[[ DOCUMENT SEGMENT, beginning ]]

Surrealism. Origins, styles and main exponents of the avant-garde movement


Surrealists promoted a spontaneous expression of their imaginations, dreams and unconscious desires. Origins, style, artists.

Surrealism was a European avant-garde literary and artistic movement that arose in Paris in the 1920s and spread internationally until the outbreak of World War II, covering everything from literature to painting, sculpture and photography to theater and film. As with other historical avant-gardes at the turn of the century, the movement’s intentions were introduced by literati, even before visual artists, in the journal Littérature founded by André Breton (Tinchebray, 1896 - Paris, 1966), Louis Aragon (Paris, 1897 - 1982) and Philippe Soupault (Chaville, 1897 - Paris, 1990). This group of intellectuals, after initially joining the Dadaism movement and supporting its spirit of subverting traditional art categories, techniques and modes of enjoyment, began to take an interest in the themes of the irrational and the unconscious, which were becoming more widespread in those years thanks to the discoveries of the founder of psychoanalysis Sigmund Freud.

The first manifesto of Surrealism was published in 1924 by the poet and art critic Breton himself, who up to that point had been a member and leader of the Dadaists in France, and after whom many among them joined the new movement. In the Manifeste du Surréalisme were expressed the premises, later found to be very influential in the rest of Europe and spread to other continents from America to Japan, that there was a need for a liberation of the imagination of the artist who could thus, as opposed to the realm of logic, lower himself and promote his own spontaneous, accidental, dreamlike dimension, the one analyzed by Freud himself in his patients. With the rise of the latter’s theories on the inner life and sexuality, the dynamics of the dream came to represent the ideal state for creation, as the meeting point between conscious rationality and the irrationality of unconscious elements and hidden desires. At the foundation of the movement was the exaltation of “pure psychic automatism,” which guaranteed for any art form that unusual combinations could be created without aesthetic or moral concerns, practicing associations between ideas and images in a fortuitous, automatic, liberating way. Surrealism aspired to change lifestyles, to transform human beings’ relationships with themselves and others.

[[ DOCUMENT SEGMENT, end ]]

> [CHECK YOUR UNDERSTANDING]:
- a) From the Surrealism text, return the passage that begins at the words "Surrealism. Origins, styles" and ends after the words "Origins, style, artists.".
- b) Answer these questions using the Surrealism text:
(i) In which decade did Surrealism arise in Paris?
(ii) Which three people founded the journal Littérature?
(iii) In what year was the first manifesto of Surrealism published?
- c) Write what comes next in the Surrealism text, continuing from its final sentence.

[[ ENTRIES SHOWN, beginning ]]

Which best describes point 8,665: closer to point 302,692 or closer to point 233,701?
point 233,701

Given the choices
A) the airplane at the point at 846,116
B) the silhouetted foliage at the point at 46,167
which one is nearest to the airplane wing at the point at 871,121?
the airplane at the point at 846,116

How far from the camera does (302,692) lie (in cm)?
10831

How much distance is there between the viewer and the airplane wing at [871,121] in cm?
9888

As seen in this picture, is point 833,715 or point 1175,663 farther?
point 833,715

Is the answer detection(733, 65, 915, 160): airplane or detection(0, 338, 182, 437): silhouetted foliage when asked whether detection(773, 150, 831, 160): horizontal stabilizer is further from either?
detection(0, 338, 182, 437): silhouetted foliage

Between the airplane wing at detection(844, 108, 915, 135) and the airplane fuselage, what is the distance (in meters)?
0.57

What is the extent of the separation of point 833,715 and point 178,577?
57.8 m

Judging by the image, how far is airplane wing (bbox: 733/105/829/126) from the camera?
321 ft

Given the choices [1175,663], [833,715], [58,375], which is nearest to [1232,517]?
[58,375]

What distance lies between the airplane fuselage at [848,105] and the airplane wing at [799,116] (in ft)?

[[ ENTRIES SHOWN, end ]]

> [TASK RESPONSES]:
- a)
Surrealism. Origins, styles and main exponents of the avant-garde movement


Surrealists promoted a spontaneous expression of their imaginations, dreams and unconscious desires. Origins, style, artists.

- b)
(i) The 1920s
(ii) André Breton, Louis Aragon and Philippe Soupault
(iii) 1924

- c)
Leading exponents included Frenchmen André Masson (Balagny-sur-Thérain, 1896 - Paris, 1987), Hans Arp (Strasbourg, 1886 - Basel, 1966), Yves Tanguy (Paris, 1900 - Woodbury, 1955), German Max Ernst (Brühl, 1891 - Paris, 1976), Spaniards Joan Miró (Barcelona, 1893 - Palma de Mallorca, 1983) and Salvator Dalí (Figueres, 1904 -1989), the Belgians René Magritte (Lessines, 1898 - Brussels, 1967) and Paul Delvaux (Antheit, 1897 - Furnes, 1994), the Americans Man Ray (Philadelphia, 1890 - Paris, 1976) and Alexander Calder (Lawnton, 1898 - New York, 1976) and, among others, the Swiss Alberto Giacometti (Borgonovo di Stampa, 1901 - Chur, 1966).

Joan Miró, Max Morise, Man Ray, Yves Tanguy, Cadavre exquis (1927; ink, graphite, colored pencil, and collage of a fragment of silver paper on paper, 36 x 23 cm; Paris, Centre Pompidou, Musée National d'art moderne)
Joan Miró, Max Morise, Man Ray, Yves Tanguy, Cadavre exquis (1927; ink, graphite, colored pencil and collage of a fragment of silver paper on paper, 36 x 23 cm; Paris, Centre Pompidou, Musée National d’art moderne)
Max Ernst, Edipus Rex (1922; oil on canvas, 93 x 102 cm; Switzerland, Private Collection)
Max Ernst, Edipus Rex (1922; oil on canvas, 93 x 102 cm; Switzerland, Private Collection)
Max Ernst, The Hearth Angel (1937; oil on canvas, 114 x 146 cm; Switzerland, Private Collection)
Max Ernst, The Hearth Angel (1937; oil on canvas, 114 x 146 cm; Switzerland, Private Collection)
Max Ernst, Men Will Know Nothing (1923; oil on canvas, 80.3 x 63.8 cm; London, Tate)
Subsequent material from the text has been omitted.